• **Stated exercise A**
Name each software license mentioned in the text about compilers.
• **Stated exercise B**
Extend the text about compilers with new writing that picks up after its final sentence.

• **Document**
* Begin *
GCC is a program language compiler developed by GNU. It is a set of free software released under the GNU General Public License (GPL) and GNU Lesser General Public License (LGPL). It is an official compiler for the GNU and Linux systems, and a main compiler for compiling and creating other UNIX operating systems.
LLVM contains a series of modularized compiler components and tool chains. It can optimize program languages and links during compilation, runtime, and idle time and generate code. LLVM can serve as a background for compilers in multiple languages. Clang is a C, C++, Objective-C, or Objective-C++ compiler that is compiled in C++ based on LLVM and released under the Apache 2.0 license. Clang is mainly used to provide performance superior to that of GCC.
Through long-term development and iteration, GCC, Clang, and LLVM have become mature compilers in the industry. Then, which compiler is better? Which one should we use to compile and build programs and systems?
Significance of a Good Compiler
Modern processors all have superscalar and long pipelines, and complex internal structures, and they support vector extension units in the Complex Instruction Set Computer (CISC) or Reduced Instruction Set Computer (RISC) architecture. For many programs that contain general computing-intensive kernels, programmers can use vector extension commands to greatly improve program execution performance. For example, in matrix and vector operations, the combined multiplication and addition commands are used to improve performance and accuracy. Bit mask commands are used for branch processing in vector operations. However, to achieve the highest performance, programmers and compilers still need to expend a lot of effort to handle tasks with complex memory access modes and non-standard kernels.
Additionally, standards of modern advanced languages constantly abstract the details of underlying hardware and data structures to generate general code that is more logical and mathematical, instead of specific operation instructions and memory access paths. C++ standards are increasingly expressive and abstract. Python is popular because it is more readable and expressive, even at the cost of a lower running speed. Higher expressiveness increases the burden of the compiler to generate good assembly code from the complex structures compiled by programmers. The compiler must be smarter and work harder to maximize performance by using the code. Not all compilers can do this. When selecting a compiler, we must first consider whether the same code segment can generate more efficient assembly commands.
* End *
• **Dataset records**
* Begin *
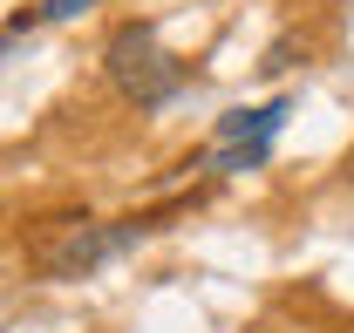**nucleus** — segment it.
Returning <instances> with one entry per match:
<instances>
[{
  "instance_id": "1",
  "label": "nucleus",
  "mask_w": 354,
  "mask_h": 333,
  "mask_svg": "<svg viewBox=\"0 0 354 333\" xmlns=\"http://www.w3.org/2000/svg\"><path fill=\"white\" fill-rule=\"evenodd\" d=\"M102 68H109V82L123 88L136 109H164V102L177 95V82H184L177 55H164L157 28H143V21L109 35V55H102Z\"/></svg>"
},
{
  "instance_id": "2",
  "label": "nucleus",
  "mask_w": 354,
  "mask_h": 333,
  "mask_svg": "<svg viewBox=\"0 0 354 333\" xmlns=\"http://www.w3.org/2000/svg\"><path fill=\"white\" fill-rule=\"evenodd\" d=\"M286 123V102H266V109H239V116H225L218 136H212V170H252L272 150V136Z\"/></svg>"
},
{
  "instance_id": "3",
  "label": "nucleus",
  "mask_w": 354,
  "mask_h": 333,
  "mask_svg": "<svg viewBox=\"0 0 354 333\" xmlns=\"http://www.w3.org/2000/svg\"><path fill=\"white\" fill-rule=\"evenodd\" d=\"M136 231H102V225H68V238L62 245L41 251V265L55 272V279H82V272H95L102 258H116V251L130 245Z\"/></svg>"
},
{
  "instance_id": "4",
  "label": "nucleus",
  "mask_w": 354,
  "mask_h": 333,
  "mask_svg": "<svg viewBox=\"0 0 354 333\" xmlns=\"http://www.w3.org/2000/svg\"><path fill=\"white\" fill-rule=\"evenodd\" d=\"M82 7H88V0H41L48 21H68V14H82Z\"/></svg>"
}]
</instances>
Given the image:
* End *
• **Task response A**
GNU General Public License (GPL), GNU Lesser General Public License (LGPL), Apache 2.0 license

• **Task response B**
In addition to generating high-performance executable programs, modern compilers must also have high performance themselves. A large-sized software project in C++ may contain hundreds to thousands of individual translation units. Each translation unit may contain thousands of lines of code. C++ code can also use a large number of template-based programming technologies. These technologies require the compiler to transfer relevant information multiple times to generate a target file. The compilation of large-sized C++ projects may take several hours, and multiple mutually dependent changes must be submitted concurrently during development. Each submission requires developers to recompile most of the code libraries. Therefore, faster compilers (build tools) are critical for achieving high productivity for large teams.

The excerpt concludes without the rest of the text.